Welcome to Imprint Friday and today's featured imprint: Algonquin Books. Stop by each week to be introduced to a must-read title from one of my favorite imprints. I know you'll be adding many of these books to your wish list.
One of the casualties of modern, mobile life is the special connection between grandchild and grandparent that develops when the two generations live close enough to affect each other's lives. In The Smartest Woman I know, Irene Beckerman honors that bond and remembers the pearls of wisdom she gathered from her grandmother Ettie.
It’s been said there’s nobody as smart as an old woman. That’s Gingy’s grandmother, Ettie, though she had no more than a third-grade education. She dispensed unforgettable wisdom to Gingy and her sister, Tootsie, as well as to the customers at her and (her husband) Mr. Goldberg’s stationery and magazine store, where customers ranged from Irish nannies to Sara Delano Roosevelt to Marlene Dietrich. Clever about life and love, food and men, Ettie had advice for everyone, and it didn’t hurt that she got some of her best ideas from talking things over with God, out loud.I was fortunate to know both my grandmothers well. They lived within a few miles of my childhood home and thus were a true part of my everyday life. And because they lived into their mid-nineties, I was able to know them through adult eyes. And like Irene Beckerman's, my life was enriched by grandmotherly wisdom.
Known for bringing wit and emotion to issues that concern women, depth and poignancy to subjects as seemingly trivial as clothes, beauty, and bridesmaids, Gingy now magically brings the irrepressible Ettie Goldberg to life.
The Smartest Woman I Know is part memoir and part tribute to Beckerman's grandmother Ettie. Owing to circumstances that Beckerman does not discuss, she moved in with her grandparents in 1947 at the age of twelve. This slim volume, which recounts life in the Goldberg household in New York's Upper East Side, is a refreshing, loving story of a special woman and is devoid of contemporary dysfunctional drama.
Using fun illustrations, self-deprecating humor, and an informal style, Beckerman remembers the ups and downs of her teen years and her grandparents' relationship. Ettie and her outlook on life will touch your heart.
To give you a feel for the book, I'd like to share some of Ettie's advice to her granddaughter:
- After complaining about her looks: "There's nothing wrong with how you look . . . even Rita Hayworth doesn't look so good in the morning." (p. 42)
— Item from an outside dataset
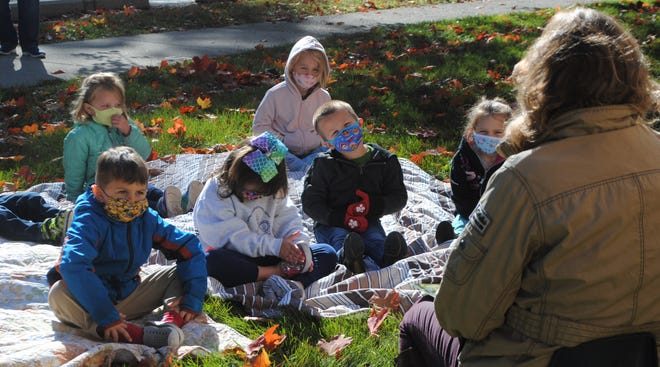 "Children enjoying ""a day at the orchard"" outside Mother Hubbard in October 2020."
- After an embarrassing incident at work: "Never worry what anybody thinks. Only worry what God thinks." (p. 63)
- Commenting on three spinster sisters who did good works: "Sometimes life is all about the song you sing." (p. 75)
- At high school graduation: "Smart people are smart because they make smart choices. There are some things maybe you want to do, but you don't do them good. It wouldn't be smart to choose them to make a living." (p. 97)
Algonquin Books is a featured imprint on Beth Fish Reads. For more information about the imprint, please read Executive Editor Chuck Adams's introductory letter, posted here on January 7, 2011.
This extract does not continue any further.